→ **Exercise**
Gather every line in the material below that contains the word "Masks", and copy each of those lines out in full.
#### Exercise input ####
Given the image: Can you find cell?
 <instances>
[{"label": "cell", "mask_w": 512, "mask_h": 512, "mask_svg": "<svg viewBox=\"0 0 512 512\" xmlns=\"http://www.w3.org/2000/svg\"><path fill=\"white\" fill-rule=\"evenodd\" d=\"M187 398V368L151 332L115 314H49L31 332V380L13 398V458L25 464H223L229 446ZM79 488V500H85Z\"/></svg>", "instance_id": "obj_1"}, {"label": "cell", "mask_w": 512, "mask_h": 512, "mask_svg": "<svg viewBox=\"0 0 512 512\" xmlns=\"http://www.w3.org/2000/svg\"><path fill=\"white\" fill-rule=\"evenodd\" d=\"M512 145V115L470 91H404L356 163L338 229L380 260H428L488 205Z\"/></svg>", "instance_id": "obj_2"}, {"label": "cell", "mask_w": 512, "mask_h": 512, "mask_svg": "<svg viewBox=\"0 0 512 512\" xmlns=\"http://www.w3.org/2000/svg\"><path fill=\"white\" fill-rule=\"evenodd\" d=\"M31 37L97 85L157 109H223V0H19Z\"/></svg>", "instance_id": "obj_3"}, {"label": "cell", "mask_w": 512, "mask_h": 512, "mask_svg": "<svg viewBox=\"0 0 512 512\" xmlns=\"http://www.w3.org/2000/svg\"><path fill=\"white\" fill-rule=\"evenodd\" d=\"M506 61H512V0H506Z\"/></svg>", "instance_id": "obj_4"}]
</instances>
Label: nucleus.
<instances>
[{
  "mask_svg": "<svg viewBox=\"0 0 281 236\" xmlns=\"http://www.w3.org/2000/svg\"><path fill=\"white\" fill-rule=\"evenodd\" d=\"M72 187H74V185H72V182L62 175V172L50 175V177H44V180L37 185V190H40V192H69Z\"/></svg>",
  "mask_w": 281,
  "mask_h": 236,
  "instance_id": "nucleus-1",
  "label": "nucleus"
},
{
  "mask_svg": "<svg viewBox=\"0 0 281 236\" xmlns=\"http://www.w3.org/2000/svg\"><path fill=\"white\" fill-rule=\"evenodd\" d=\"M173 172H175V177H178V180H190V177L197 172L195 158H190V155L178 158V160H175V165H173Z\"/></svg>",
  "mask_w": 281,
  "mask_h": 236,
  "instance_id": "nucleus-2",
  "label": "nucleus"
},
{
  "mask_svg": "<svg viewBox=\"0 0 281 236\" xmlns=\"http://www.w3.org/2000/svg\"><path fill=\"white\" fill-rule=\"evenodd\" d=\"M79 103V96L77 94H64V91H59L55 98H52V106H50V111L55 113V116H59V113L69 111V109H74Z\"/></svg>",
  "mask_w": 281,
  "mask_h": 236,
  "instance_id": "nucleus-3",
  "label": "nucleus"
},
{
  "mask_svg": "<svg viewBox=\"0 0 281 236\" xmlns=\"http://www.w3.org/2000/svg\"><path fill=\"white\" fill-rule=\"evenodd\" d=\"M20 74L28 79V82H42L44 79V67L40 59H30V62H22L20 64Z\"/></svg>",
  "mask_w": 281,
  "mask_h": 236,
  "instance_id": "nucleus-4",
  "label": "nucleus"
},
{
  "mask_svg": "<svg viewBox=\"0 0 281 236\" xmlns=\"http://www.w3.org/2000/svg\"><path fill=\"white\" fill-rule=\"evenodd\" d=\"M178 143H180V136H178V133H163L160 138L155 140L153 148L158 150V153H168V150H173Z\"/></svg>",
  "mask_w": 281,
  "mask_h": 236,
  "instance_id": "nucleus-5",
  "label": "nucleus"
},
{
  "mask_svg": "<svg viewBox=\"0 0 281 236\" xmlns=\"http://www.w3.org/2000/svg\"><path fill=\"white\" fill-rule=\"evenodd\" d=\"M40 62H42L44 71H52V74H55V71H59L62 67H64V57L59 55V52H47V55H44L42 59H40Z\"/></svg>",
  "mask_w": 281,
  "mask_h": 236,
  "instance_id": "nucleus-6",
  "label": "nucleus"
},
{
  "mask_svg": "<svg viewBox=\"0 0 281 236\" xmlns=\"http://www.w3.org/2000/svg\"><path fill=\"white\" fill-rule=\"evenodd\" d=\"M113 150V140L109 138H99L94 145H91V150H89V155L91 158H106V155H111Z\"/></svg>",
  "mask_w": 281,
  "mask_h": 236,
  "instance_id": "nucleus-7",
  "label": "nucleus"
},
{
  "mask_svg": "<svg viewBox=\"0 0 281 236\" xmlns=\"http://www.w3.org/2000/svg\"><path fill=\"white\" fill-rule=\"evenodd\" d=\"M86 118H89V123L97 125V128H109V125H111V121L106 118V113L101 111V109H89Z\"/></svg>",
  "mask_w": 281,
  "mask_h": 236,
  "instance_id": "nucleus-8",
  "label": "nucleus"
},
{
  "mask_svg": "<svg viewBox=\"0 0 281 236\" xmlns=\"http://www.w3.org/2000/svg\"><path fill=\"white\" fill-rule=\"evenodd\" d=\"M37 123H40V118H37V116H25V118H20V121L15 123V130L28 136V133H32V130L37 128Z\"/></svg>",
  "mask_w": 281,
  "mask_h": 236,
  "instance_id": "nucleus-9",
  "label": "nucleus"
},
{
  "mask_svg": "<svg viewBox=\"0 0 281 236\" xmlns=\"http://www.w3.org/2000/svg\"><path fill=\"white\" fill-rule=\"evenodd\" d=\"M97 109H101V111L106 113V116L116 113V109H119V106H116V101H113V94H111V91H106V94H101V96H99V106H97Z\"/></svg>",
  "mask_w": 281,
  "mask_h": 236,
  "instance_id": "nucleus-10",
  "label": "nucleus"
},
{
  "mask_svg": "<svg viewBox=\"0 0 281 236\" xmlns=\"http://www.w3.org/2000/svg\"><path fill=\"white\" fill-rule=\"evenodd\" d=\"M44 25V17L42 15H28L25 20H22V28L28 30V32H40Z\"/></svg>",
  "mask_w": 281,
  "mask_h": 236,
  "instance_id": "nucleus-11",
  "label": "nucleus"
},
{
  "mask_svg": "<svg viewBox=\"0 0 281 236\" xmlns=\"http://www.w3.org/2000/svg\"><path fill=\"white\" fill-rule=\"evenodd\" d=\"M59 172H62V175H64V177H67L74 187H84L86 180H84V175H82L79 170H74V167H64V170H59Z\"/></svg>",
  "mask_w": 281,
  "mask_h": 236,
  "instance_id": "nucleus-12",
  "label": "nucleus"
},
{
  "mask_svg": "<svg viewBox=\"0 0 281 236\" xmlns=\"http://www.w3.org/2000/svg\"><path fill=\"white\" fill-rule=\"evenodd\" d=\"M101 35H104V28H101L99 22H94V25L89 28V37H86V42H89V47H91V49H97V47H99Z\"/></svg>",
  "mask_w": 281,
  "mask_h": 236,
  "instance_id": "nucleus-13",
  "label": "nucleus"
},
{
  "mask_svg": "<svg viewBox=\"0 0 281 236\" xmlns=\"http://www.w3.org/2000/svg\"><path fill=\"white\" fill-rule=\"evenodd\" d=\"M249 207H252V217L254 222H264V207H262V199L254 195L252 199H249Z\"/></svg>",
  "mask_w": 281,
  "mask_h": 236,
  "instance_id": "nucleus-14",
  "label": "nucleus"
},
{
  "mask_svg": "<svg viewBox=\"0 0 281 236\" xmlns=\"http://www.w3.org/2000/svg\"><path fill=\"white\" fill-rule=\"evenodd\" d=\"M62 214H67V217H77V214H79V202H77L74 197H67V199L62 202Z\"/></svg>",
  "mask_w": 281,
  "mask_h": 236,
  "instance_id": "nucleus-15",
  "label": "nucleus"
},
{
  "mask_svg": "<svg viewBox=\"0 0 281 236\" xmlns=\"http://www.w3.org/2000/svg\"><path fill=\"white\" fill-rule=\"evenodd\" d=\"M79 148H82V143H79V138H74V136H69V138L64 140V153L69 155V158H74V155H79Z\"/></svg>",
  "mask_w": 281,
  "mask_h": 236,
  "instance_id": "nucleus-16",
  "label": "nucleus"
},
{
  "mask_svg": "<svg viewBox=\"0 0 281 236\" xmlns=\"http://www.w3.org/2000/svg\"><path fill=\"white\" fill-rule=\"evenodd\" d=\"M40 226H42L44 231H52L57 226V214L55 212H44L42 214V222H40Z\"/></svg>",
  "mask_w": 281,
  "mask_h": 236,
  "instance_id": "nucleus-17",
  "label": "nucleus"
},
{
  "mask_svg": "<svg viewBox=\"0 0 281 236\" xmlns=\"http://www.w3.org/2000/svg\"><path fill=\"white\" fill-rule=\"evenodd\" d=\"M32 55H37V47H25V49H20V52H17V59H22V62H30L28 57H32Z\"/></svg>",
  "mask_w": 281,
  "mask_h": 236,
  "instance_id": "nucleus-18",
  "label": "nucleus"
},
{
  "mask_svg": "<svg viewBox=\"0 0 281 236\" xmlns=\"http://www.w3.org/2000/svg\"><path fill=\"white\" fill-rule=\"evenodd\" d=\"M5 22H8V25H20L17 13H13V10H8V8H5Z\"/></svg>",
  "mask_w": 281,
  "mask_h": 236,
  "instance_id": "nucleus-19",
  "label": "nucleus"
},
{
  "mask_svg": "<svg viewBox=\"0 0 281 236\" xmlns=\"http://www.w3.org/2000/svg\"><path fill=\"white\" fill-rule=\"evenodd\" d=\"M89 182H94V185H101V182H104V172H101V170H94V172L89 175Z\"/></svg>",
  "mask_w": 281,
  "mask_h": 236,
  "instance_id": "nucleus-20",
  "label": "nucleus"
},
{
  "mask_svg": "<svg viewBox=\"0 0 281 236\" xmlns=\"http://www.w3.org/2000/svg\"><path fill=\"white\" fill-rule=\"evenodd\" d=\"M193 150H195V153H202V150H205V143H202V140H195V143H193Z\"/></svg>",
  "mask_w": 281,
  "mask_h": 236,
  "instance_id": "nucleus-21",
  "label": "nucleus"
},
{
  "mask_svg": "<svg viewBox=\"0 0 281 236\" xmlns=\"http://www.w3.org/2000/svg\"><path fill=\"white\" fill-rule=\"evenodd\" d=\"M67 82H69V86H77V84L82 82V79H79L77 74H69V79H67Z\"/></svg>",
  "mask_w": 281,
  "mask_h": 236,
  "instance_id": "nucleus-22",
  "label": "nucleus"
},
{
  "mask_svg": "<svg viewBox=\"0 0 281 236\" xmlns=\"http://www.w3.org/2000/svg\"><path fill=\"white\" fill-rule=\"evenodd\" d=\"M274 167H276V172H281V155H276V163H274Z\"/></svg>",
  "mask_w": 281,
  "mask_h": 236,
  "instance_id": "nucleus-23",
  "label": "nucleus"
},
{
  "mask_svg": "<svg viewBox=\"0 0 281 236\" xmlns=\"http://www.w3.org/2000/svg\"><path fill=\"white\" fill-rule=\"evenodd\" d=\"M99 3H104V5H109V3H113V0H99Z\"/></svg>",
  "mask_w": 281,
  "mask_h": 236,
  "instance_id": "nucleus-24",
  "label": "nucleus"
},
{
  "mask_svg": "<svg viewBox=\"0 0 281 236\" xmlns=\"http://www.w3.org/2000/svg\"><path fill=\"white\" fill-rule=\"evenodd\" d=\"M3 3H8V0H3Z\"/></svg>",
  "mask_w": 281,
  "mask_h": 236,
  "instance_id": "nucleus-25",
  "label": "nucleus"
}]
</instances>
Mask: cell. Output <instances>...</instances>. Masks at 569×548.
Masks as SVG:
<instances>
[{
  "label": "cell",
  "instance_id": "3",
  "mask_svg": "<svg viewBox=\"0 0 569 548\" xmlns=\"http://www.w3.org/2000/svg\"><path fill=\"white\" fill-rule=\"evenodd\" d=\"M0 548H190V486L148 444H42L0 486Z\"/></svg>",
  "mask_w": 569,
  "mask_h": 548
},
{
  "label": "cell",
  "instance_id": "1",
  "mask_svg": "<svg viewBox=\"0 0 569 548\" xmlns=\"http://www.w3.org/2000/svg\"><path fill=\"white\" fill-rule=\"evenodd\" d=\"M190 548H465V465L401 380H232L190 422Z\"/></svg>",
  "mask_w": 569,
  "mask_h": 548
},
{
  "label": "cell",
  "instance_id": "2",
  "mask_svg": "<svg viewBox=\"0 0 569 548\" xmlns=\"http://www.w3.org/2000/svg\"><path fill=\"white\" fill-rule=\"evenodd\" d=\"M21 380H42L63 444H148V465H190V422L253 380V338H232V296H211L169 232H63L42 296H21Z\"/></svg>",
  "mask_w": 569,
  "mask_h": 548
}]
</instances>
####
→ **Written reply**
Mask: cell. Output <instances>...</instances>. Masks at 569×548.
Masks as SVG:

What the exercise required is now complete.